Your goal:
Retype everything in the Gensim bag-of-words tutorial below, from "We have understood" down to "containing three sentences.", with every word and symbol unchanged.

Document text:

## begin

We have understood how to create dictionary from a list of documents and from text files (from one as well as from more than one). Now, in this section, we will create a bag-of-words (BoW) corpus. In order to work with Gensim, it is one of the most important objects we need to familiarise with. Basically, it is the corpus that contains the word id and its frequency in each document.
As discussed, in Gensim, the corpus contains the word id and its frequency in every document. We can create a BoW corpus from a simple list of documents and from text files. What we need to do is, to pass the tokenised list of words to the object named Dictionary.doc2bow(). So first, let’s start by creating BoW corpus using a simple list of documents.
In the following example, we will create BoW corpus from a simple list containing three sentences.
First, we need to import all the necessary packages as follows −
import gensim import pprint from gensim import corpora from gensim.utils import simple_preprocess
Now provide the list containing sentences. We have three sentences in our list −
doc_list = [ "Hello, how are you?", "How do you do?", "Hey what are you doing? yes you What are you doing?" ]
Next, do tokenisation of the sentences as follows −
doc_tokenized = [simple_preprocess(doc) for doc in doc_list]
Create an object of corpora.Dictionary() as follows −
dictionary = corpora.Dictionary()
Now pass these tokenised sentences to dictionary.doc2bow() objectas follows −
BoW_corpus = [dictionary.doc2bow(doc, allow_update=True) for doc in doc_tokenized]
At last we can print Bag of word corpus −
print(BoW_corpus)
[ [(0, 1), (1, 1), (2, 1), (3, 1)], [(2, 1), (3, 1), (4, 2)], [(0, 2), (3, 3), (5, 2), (6, 1), (7, 2), (8, 1)] ]
The above output shows that the word with id=0 appears once in the first document (because we have got (0,1) in the output) and so on.
The above output is somehow not possible for humans to read. We can also convert these ids to words but for this we need our dictionary to do the conversion as follows −
id_words = [[(dictionary[id], count) for id, count in line] for line in BoW_corpus] print(id_words)
[ [('are', 1), ('hello', 1), ('how', 1), ('you', 1)], [('how', 1), ('you', 1), ('do', 2)], [('are', 2), ('you', 3), ('doing', 2), ('hey', 1), ('what', 2), ('yes', 1)] ]
Now the above output is somehow human readable.
import gensim import pprint from gensim import corpora from gensim.utils import simple_preprocess doc_list = [ "Hello, how are you?", "How do you do?", "Hey what are you doing? yes you What are you doing?" ] doc_tokenized = [simple_preprocess(doc) for doc in doc_list] dictionary = corpora.Dictionary() BoW_corpus = [dictionary.doc2bow(doc, allow_update=True) for doc in doc_tokenized] print(BoW_corpus) id_words = [[(dictionary[id], count) for id, count in line] for line in BoW_corpus] print(id_words)
In the following example, we will be creating BoW corpus from a text file. For this, we have saved the document, used in previous example, in the text file named doc.txt..

## end

Data lines:
## begin

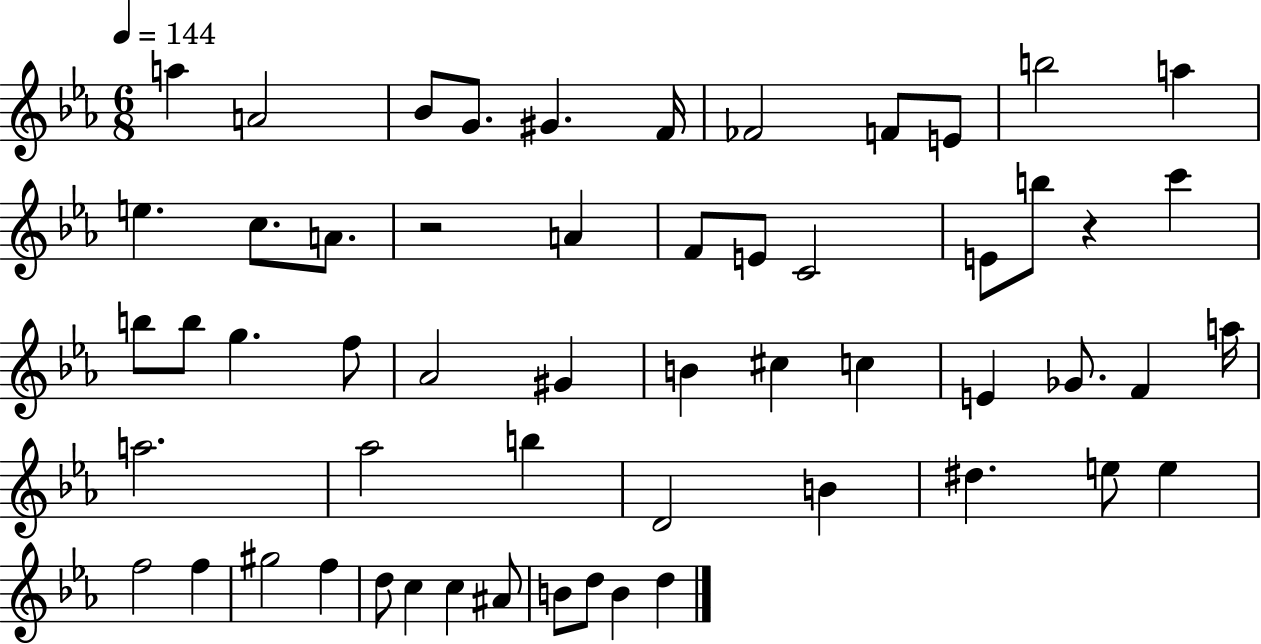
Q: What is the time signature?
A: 6/8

## end

Written reply:
We have understood how to create dictionary from a list of documents and from text files (from one as well as from more than one). Now, in this section, we will create a bag-of-words (BoW) corpus. In order to work with Gensim, it is one of the most important objects we need to familiarise with. Basically, it is the corpus that contains the word id and its frequency in each document.
As discussed, in Gensim, the corpus contains the word id and its frequency in every document. We can create a BoW corpus from a simple list of documents and from text files. What we need to do is, to pass the tokenised list of words to the object named Dictionary.doc2bow(). So first, let’s start by creating BoW corpus using a simple list of documents.
In the following example, we will create BoW corpus from a simple list containing three sentences.